Recently, I ran into a calculation I had never seen before which is called gross margin (profit) analysis using matching pairs, or “Like for Like” analysis. In case you are not a financial controller, here is an explanation of what it is:
The Business Question
You’ve probably looked at your total sales and total costs to figure out your profit (or gross margin). It’s a great starting point! But what if your profit changes from one month to the next? Just knowing the final number doesn’t tell you the whole story.
Imagine you run an ecommerce store. Last quarter, you made a profit of $100,000. This quarter, you made a profit of $120,000. That’s great! But *why* did your profit go up by $20,000?
* Did you just sell more of everything?
* Did you increase your prices?
* Did you sell more of your fancy, high-profit cakes and fewer of your low-profit cookies?
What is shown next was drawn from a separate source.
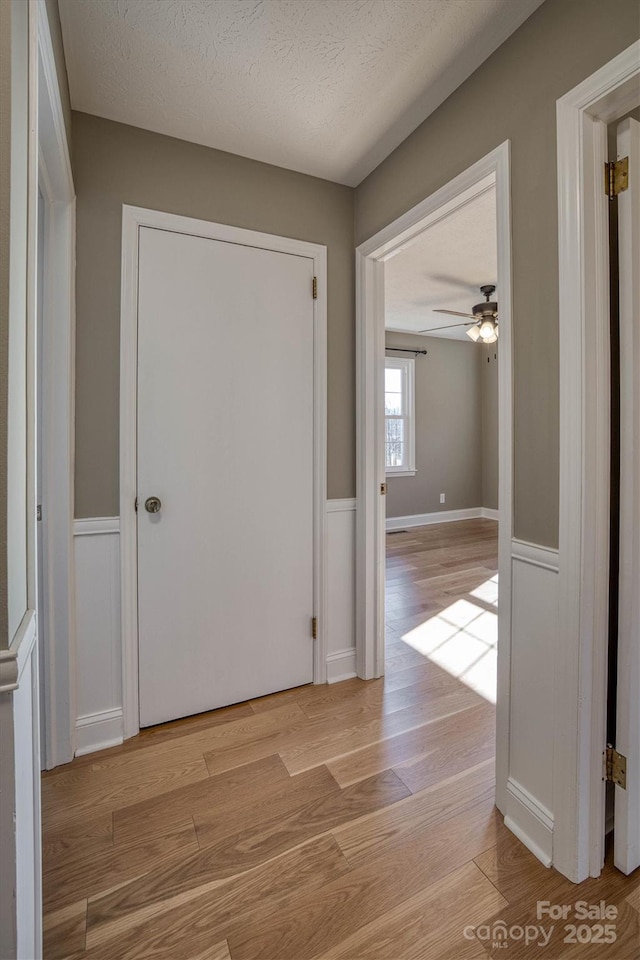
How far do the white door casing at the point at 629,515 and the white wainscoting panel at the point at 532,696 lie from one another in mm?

Answering these questions is what Gross Margin Variance Analysis (also known as Gross Profit Bridge Analysis or Margin Waterfall Analysis) is all about. It’s a way of breaking down the change in your profit into simple, understandable pieces using a like-for-like comparison approach.
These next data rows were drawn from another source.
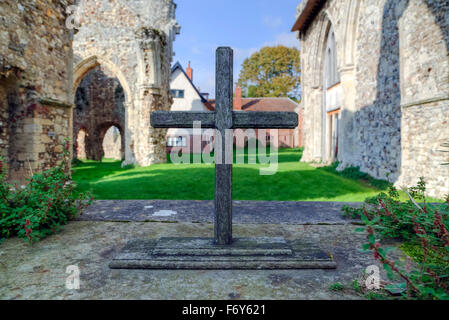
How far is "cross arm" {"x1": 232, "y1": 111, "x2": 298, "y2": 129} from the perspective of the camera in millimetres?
2521

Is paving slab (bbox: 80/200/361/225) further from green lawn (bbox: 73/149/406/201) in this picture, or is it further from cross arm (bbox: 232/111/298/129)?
green lawn (bbox: 73/149/406/201)

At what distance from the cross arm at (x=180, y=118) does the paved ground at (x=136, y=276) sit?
3.73 feet

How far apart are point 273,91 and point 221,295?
3572 cm

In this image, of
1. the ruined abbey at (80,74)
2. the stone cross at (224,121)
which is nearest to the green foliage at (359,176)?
the stone cross at (224,121)

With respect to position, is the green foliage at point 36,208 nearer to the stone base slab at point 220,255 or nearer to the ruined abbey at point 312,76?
the stone base slab at point 220,255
The Three Main Variance Effects: Like-for-Like Analysis
Instead of just looking at the total profit, we break it down into three main variance “effects” using like-for-like product comparisons:
1. The Volume Variance Effect (Sales Volume Analysis): This tells you how much of your profit change is due to selling more or fewer items for the same products in both periods (like-for-like). If you sold 1,000 more t-shirts this quarter than last quarter, the Volume Variance will show you how much extra profit you made just from that increase in quantity.
2. The Price Variance Effect (Price Realization Analysis): This tells you how much of your profit change is due to changing your prices on like-for-like products. If you increased the price of your jeans by $5 this quarter, the Price Variance will show you how much extra profit you made from that price change across comparable products.
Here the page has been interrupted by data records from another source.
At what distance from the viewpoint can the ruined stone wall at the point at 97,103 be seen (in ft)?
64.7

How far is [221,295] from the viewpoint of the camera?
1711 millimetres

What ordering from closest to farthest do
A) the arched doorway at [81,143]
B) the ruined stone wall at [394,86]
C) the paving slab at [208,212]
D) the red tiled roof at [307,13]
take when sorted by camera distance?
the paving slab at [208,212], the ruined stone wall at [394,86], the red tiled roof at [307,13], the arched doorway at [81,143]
3. The Product Mix Variance Effect (Mix Shift Analysis): This is the most interesting one. It tells you how much of your profit change is due to a shift in what you’re selling among comparable products. Let’s say you sold the same total number of items this quarter as last quarter, and you didn’t change your prices. But this quarter, you sold a lot more of your high-profit sneakers and a lot fewer of your low-profit socks. Your overall profit would go up, and the Product Mix Variance would show you exactly how much of that increase was due to selling a more profitable mix of products in your like-for-like analysis.
What About New or Discontinued Products? (Non-Like-for-Like Items)
We also have a special category called “Non-Matching Products Variance” (or “Non-Like-for-Like Items”). It’s the profit you made from products you sold this quarter but didn’t sell last quarter (like a new line of winter jackets). It also includes the profit you *lost* from products you sold last quarter but didn’t sell this quarter (like last season’s swimwear). These items fall outside the like-for-like comparison because they don’t exist in both periods.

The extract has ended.